December 2022 Power Player
At Power to Decide, we’re committed to uplifting the many individuals on the ground doing the work that matters most. Each month we highlight an individual who is championing the effort to support young people’s reproductive well-being. Check out this month's Power Player profile.
Courtney M. Joslin, she/her
Resident Fellow, R Street Institute
What work have you done to ensure that all people have the information and access they need to make decisions that align with their intentions and improve their reproductive well-being?

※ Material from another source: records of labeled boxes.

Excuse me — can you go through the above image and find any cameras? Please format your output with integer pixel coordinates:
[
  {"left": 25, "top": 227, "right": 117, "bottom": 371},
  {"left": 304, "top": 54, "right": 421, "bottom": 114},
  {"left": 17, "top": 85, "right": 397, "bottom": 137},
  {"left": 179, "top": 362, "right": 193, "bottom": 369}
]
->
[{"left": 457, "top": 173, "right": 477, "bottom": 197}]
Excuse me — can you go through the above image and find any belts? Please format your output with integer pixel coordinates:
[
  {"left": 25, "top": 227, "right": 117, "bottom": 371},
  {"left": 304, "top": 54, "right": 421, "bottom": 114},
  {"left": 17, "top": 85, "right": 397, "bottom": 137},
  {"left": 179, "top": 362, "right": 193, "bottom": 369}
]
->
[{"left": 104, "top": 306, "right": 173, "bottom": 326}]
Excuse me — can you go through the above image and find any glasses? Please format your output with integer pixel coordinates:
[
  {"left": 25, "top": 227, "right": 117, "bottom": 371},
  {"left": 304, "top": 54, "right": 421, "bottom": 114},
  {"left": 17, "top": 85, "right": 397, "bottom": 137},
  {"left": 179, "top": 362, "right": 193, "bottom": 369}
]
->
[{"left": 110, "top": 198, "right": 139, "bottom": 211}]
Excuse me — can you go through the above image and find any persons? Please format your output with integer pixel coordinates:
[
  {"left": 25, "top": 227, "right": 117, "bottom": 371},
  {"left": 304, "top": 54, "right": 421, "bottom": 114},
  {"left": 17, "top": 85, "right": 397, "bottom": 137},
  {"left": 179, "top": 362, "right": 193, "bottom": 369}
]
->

In my work, my primary focus has been on how governmental rules and regulations hinder access to contraception. A person’s well-being is based on their assessment of their own needs and their ability to meet those needs. History has shown that increased government intrusion into individuals’ lives imposes higher barriers that people face to meeting their own needs, and the end result is poorer societies. This equally applies to birth control policies; when people have the information about and access to their preferred contraceptive methods, they can make the best decisions for themselves and their families. In the United States, it is generally agreed upon that many forms of birth control are overly difficult to obtain because regulations impose high barriers. I have worked to reduce these barriers on the state and federal levels, like allowing pharmacists to prescribe or dispense some hormonal birth control methods and making safe and effective methods available completely over the counter.
How did you get started in your field? What is your driving force?
Before starting this work, I had spent the majority of my career studying how allowing markets to flourish leads to economic mobility, improved well-being, and innovative solutions to today’s issues. Then I moved to Alabama, where I experienced firsthand how something I took for granted—access to primary care—was difficult to come by. It took me days of calling doctor’s offices and clinics to finally find a provider that was accepting new patients (and for appointments weeks away, no less). I thought, if it takes me this long to find a doctor, even with the ability to drive myself to an appointment without having to secure childcare or worry about having predictable time off from work, how might others struggle to get care they need? I became interested in contraceptive care and how there may be unnecessary barriers to access from an economic standpoint. The concept of allowing markets to flourish—which includes eliminating outdated regulations and lessening governmental involvement in certain sectors—as it turns out, very much applies to contraceptive access in the United States. If the medical community agrees that prescription barriers to some contraceptive methods are unnecessary today, then policymakers should follow suit.
What advice would you give to someone looking to effect change in the field that you currently work in?
My primary advice would be to listen to folks who struggle to get access . There are plenty of reasons for lack of access, and these should drive the proposed solutions. For example, if the primary hurdle is that there isn’t a doctor’s office or clinic within 60 miles, then the solution is to find closer points of access like pharmacists. Telehealth can also do wonders for access, but not for those in communities without reliable internet. There is no silver bullet for improving contraceptive access, and we need robust solutions that meet people where they are.
Why should someone care about ensuring that all people—regardless of who they are or where they live—have the information and access they need to live their best life?
Having that information and access isn’t a silo that only improves one person’s life. The ability to get preferred birth control methods without hassle means fewer unintended pregnancies, improved health outcomes for mothers and babies, reduced health care expenditures, and higher lifetime earnings. What community wouldn’t strive for those?